I can’t breathe (Non posso respirare, non riesco a respirare, mi manca il respiro) è stato il flebile grido di George Floyd, l’afroamericano morto il 25 maggio a Minneapolis nella morsa brutale di un poliziotto statunitense.
Quel grido, che ha scosso un mondo già stordito dalla tragedia di Covid19 non è purtroppo nuovo e ammonisce che mai bisogna trascurare l’impegno per la difesa e la tutela della dignità dell’uomo.Ricorda anche, a margine delle manifestazioni di protesta per quell’omicidio, che in nessun caso la violenza può essere la risposta giusta alla violenza.
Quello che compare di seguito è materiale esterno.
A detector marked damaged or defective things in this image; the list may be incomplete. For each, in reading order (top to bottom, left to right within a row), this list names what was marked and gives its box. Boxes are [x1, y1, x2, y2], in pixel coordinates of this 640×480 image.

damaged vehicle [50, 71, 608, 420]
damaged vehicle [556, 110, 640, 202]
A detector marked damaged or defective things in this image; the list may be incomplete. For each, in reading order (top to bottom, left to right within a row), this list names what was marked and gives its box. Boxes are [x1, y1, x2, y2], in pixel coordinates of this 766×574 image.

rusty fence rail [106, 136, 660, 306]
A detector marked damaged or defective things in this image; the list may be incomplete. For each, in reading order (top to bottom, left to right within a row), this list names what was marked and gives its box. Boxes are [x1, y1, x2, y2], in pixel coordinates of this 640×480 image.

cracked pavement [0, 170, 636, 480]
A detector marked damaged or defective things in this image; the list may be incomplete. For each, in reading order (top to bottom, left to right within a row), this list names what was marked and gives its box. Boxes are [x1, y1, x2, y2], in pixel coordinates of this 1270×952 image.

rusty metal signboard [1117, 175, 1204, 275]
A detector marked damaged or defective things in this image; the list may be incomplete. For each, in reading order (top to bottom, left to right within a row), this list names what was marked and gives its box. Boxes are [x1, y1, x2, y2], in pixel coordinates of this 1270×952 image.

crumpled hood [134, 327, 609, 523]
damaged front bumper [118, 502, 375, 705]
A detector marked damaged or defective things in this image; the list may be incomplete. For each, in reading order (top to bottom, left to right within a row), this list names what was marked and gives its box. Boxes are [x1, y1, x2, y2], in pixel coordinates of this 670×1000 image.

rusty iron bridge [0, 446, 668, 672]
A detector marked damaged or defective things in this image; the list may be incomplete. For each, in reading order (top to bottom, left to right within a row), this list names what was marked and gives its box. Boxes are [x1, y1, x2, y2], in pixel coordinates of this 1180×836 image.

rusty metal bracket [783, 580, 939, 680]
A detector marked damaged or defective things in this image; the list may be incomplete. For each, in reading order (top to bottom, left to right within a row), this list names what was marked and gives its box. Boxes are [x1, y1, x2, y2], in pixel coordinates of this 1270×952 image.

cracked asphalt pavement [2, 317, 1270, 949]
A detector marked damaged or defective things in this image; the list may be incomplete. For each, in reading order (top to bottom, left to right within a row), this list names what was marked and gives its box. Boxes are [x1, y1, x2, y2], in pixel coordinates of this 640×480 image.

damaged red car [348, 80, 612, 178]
Partendo da queste considerazioni la Consulta diocesana delle Aggregazioni Laicali (CDAL) ha ritenuto di pubblicare una pagina su questo numero del settimanale diocesano sia per esprimere solidarietà per le vittime delle discriminazioni e delle ingiustizie che sono numerose nel mondo, quindi anche nel nostro Paese, sia per richiamare il dovere di passare dalle reazioni emotive a una presa di coscienza delle violazioni dei diritti umani.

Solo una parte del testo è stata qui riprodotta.